Despite expending 97.7 per cent of its earnings between January and May this year on debt servicing, the Federal Government is yet seeking approval of the National Assembly for $4.179 billion and £710million pounds additional loans. If legislative approval is granted and the facilities are accessed, the loans would push the nation’s public debt almost N2trillion above the June 30, 2021 figure of N35.465 trillion. This is besides the Ways and Means overdraft from the Central Bank of Nigeria and the AMCON liabilities.
According to the Debt Management Office Director General, Patience Oniha, during an interaction with the media this past week, 54.88 per cent of the country’s external debt is owed to multilaterals such as the World Bank Group and the African Development Bank Group. Commercial debt (Eurobonds and Diaspora bond) accounts for 31.88 per cent; bilateral debts owed to China, France, Japan, India and Germany make up 12. 70 per cent, while Promisory Notes account for 0. 54 per cent.
The penchant of the current administration for borrowing is legendary. Its appetite for debt accumulation has increased the nation’s public debt almost three folds from the N12.118trillion it was at the end of May 2015, when the current administration took over, to its current figure. The country’s debt profile grew by over N23trillion in just six years. This has heightened the concerns of many Nigerians who are not only worried about the ability of the government to pay back the debt but are also troubled that the country may find itself in the same quandary it was before the debt forgiveness of 2005 when it was weighed down by debt burden and was unable to properly fund critical sectors such as health, education and infrastructure.
Consequent on the nation’s high debt profile, debt servicing cost has been skyrocketing. In 2014, Nigeria spent N712bn on servicing debt but this rose to N943bn in 2015, N1.48trillion in 2016, N1.84trillion in 2017, N2.014trillion in 2018, N2.09trillion in 2019, this rose to N2.452trillion in 2020.
Two factors are responsible for the wanton hunger of the government for foreign debts. The first is the delusion that the debt to Gross Domestic Product (GDP) ratio is within reasonable limits. Finance Minister, Zainab Ahmed, has said ad infinitum that the nation’s debt, which currently stands at 35 per cent of its GDP, is safe. She has also said, however, that while the country does not have a debt problem it has a revenue problem. But the fact is that it is revenue problem that births debt burden. When a country demonstrates gross lack of capacity to manage its resources, it has set the stage for a resort to borrowing.
The second factor is that with willing lenders such as China and the World Bank Group, those in government do not have to be creative about revenue generation since they can easily access borrowed funds from others. With this mindset, those in leadership, who are supposed to creatively proffer solutions to the societal problems, are, through their lack of creativity and insatiable appetite for loans, mortgaging the future of the country to sustain their current lifestyle. Maybe this is not clear to them but the way those managing the country are stacking up debts, unborn generations of Nigerians are already condemned to long-time servitude.
Therefore, both the federal and state governments need to apply the brakes on their debt accumulation drive. Growing the nation’s debt by over 300 per cent in just six years without growing the economy at the same rate is quite frightening. This trend is particularly worrisome because the current administration promised frugality before its ascension to power. While wooing Nigerians for votes, the All Progressives Congress (APC) had condemned the Jonathan administration for its alleged profligacy with a promise to tread a new path. But what has changed now if in just six years the nation’s debt profile has gone up by over 300 per cent? Perhaps the people would have been comforted by the unprecedented debt increase had there been a corresponding level of development. But which projects were financed with the gargantuan debt? Which structures can we point to as a justification for the ever rising debt? Where are the factories built with the borrowed money? Where are the new jobs created? Where are the hospitals built? Where are the new airports? Where are the new roads? Where has all the money gone? The plain fact is that the governments deployed the bulk of the borrowed money to financing recurrent expenditure. Most of the borrowed trillions went into running the government; paying salaries and allowances. This is not only tragic, it is exceedingly heartrending.

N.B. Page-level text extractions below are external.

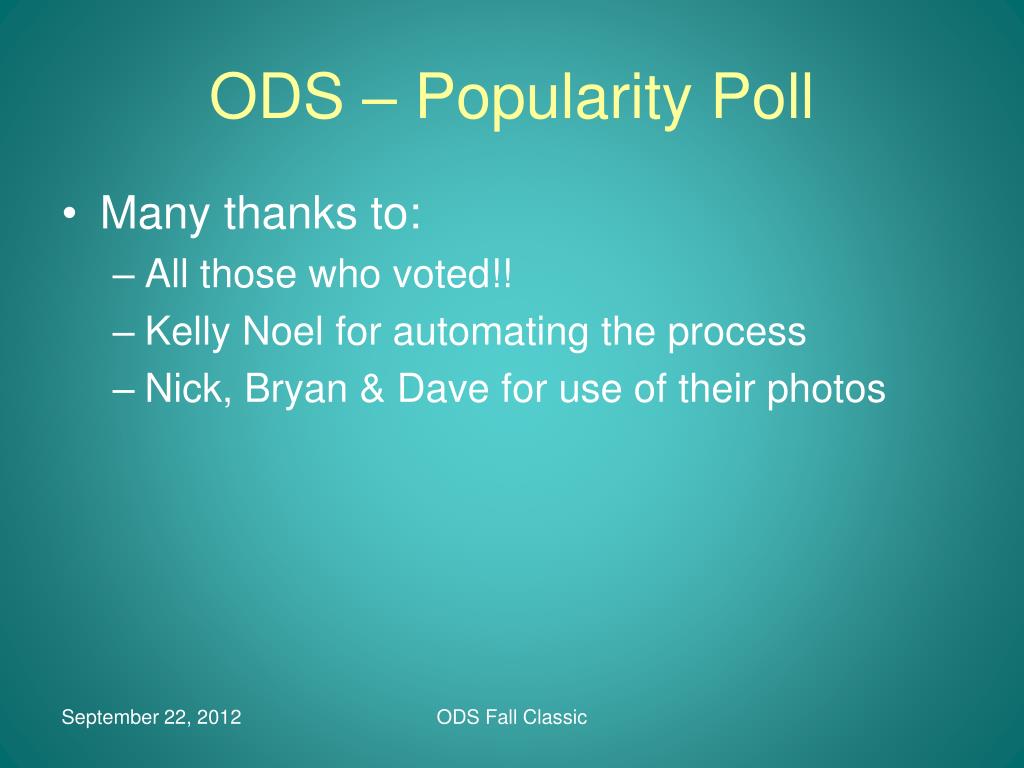 ODS – Popularity Poll

• Many thanks to:
– All those who voted!!
– Kelly Noel for automating the process
– Nick, Bryan & Dave for use of their photos

September 22, 2012

ODS Fall Classic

It is quite sad and very saddening that the trend is percolating to the states. Ondo State confirmed during the past week that it had to borrow to pay salaries. It was gathered that this is not peculiar to Ondo State as some other states are in the same dire situation.
If borrowed money is spent on consumption where lays the hope of its repayment? The implication of this is that unless there is a volte-face, the heavy debt burden will slow down development in the country, escalate the people’s poverty and consign future generations of Nigerians into an excruciating debt bondage. The time to stop the excessive borrowing is now. Otherwise, the memory of the present generation of Nigerian rulers by the future generations of Nigerians would invoke not joy, but sadness; not pride but regret; not prayer but curses.